▶ _Required action_:
Extract every record, exactly as written, and ignore the pictures.

▶ _Information_:
━━━━━━━━━━━━━━━━━━━━

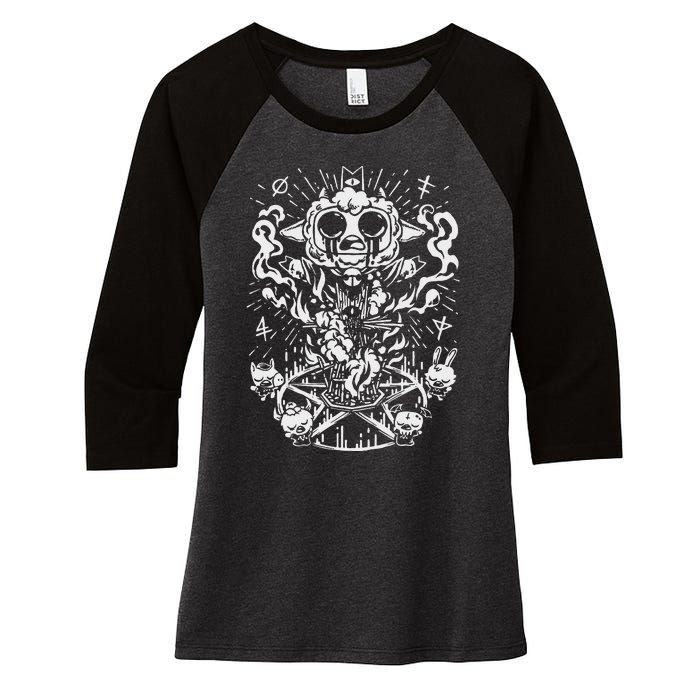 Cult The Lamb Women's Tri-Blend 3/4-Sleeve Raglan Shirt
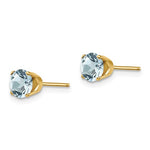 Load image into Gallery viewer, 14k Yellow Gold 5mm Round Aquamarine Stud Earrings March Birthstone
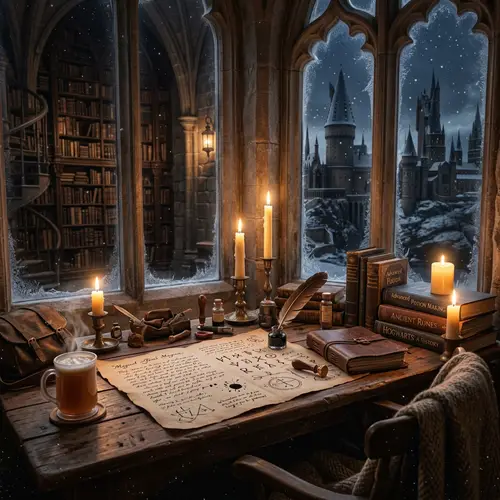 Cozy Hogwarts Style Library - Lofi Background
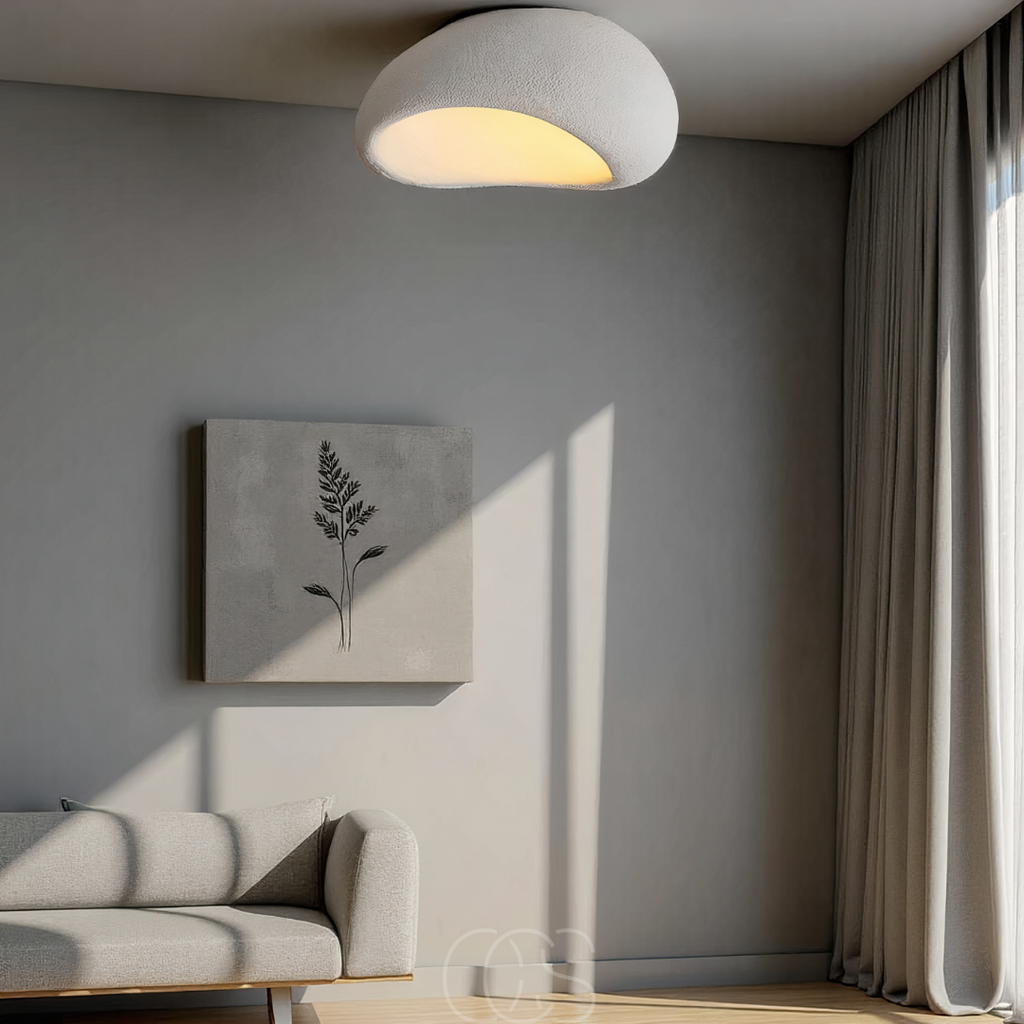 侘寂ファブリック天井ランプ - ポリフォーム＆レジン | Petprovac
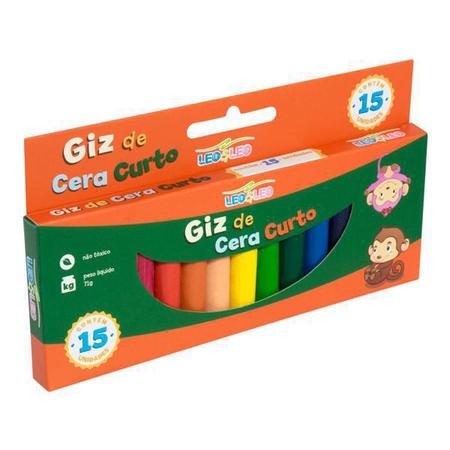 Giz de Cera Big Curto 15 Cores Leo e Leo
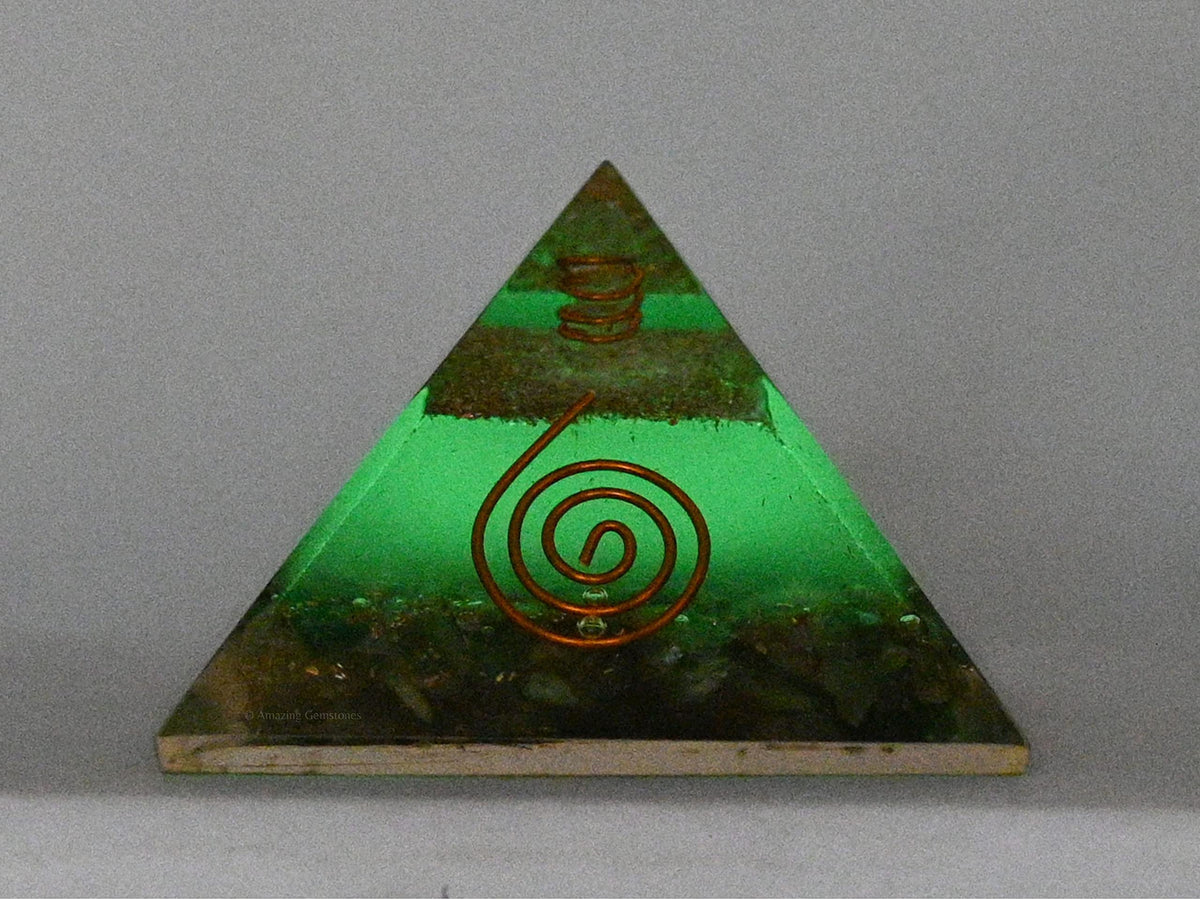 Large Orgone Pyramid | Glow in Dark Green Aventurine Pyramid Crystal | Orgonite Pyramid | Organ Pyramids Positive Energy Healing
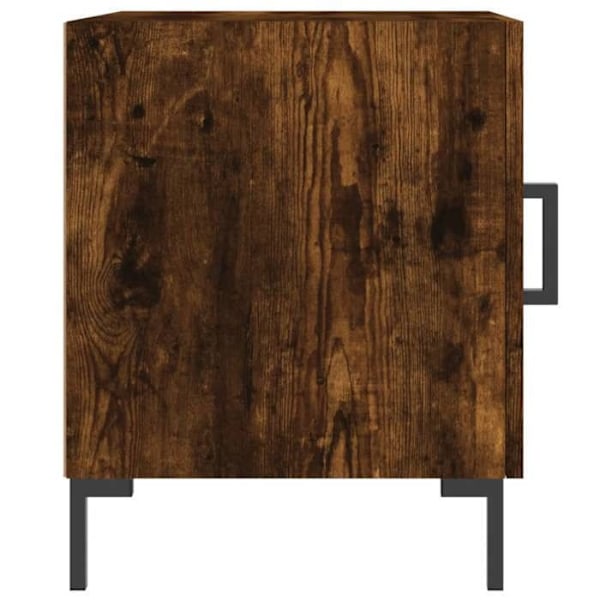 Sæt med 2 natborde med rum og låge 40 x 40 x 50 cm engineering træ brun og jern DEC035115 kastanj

━━━━━━━━━━━━━━━━━━━━

▶ _Solution to this task_:
 Cult The Lamb Women's Tri-Blend 3/4-Sleeve Raglan Shirt
 Load image into Gallery viewer, 14k Yellow Gold 5mm Round Aquamarine Stud Earrings March Birthstone
 Cozy Hogwarts Style Library - Lofi Background
 侘寂ファブリック天井ランプ - ポリフォーム＆レジン | Petprovac
 Giz de Cera Big Curto 15 Cores Leo e Leo
 Large Orgone Pyramid | Glow in Dark Green Aventurine Pyramid Crystal | Orgonite Pyramid | Organ Pyramids Positive Energy Healing
 Sæt med 2 natborde med rum og låge 40 x 40 x 50 cm engineering træ brun og jern DEC035115 kastanj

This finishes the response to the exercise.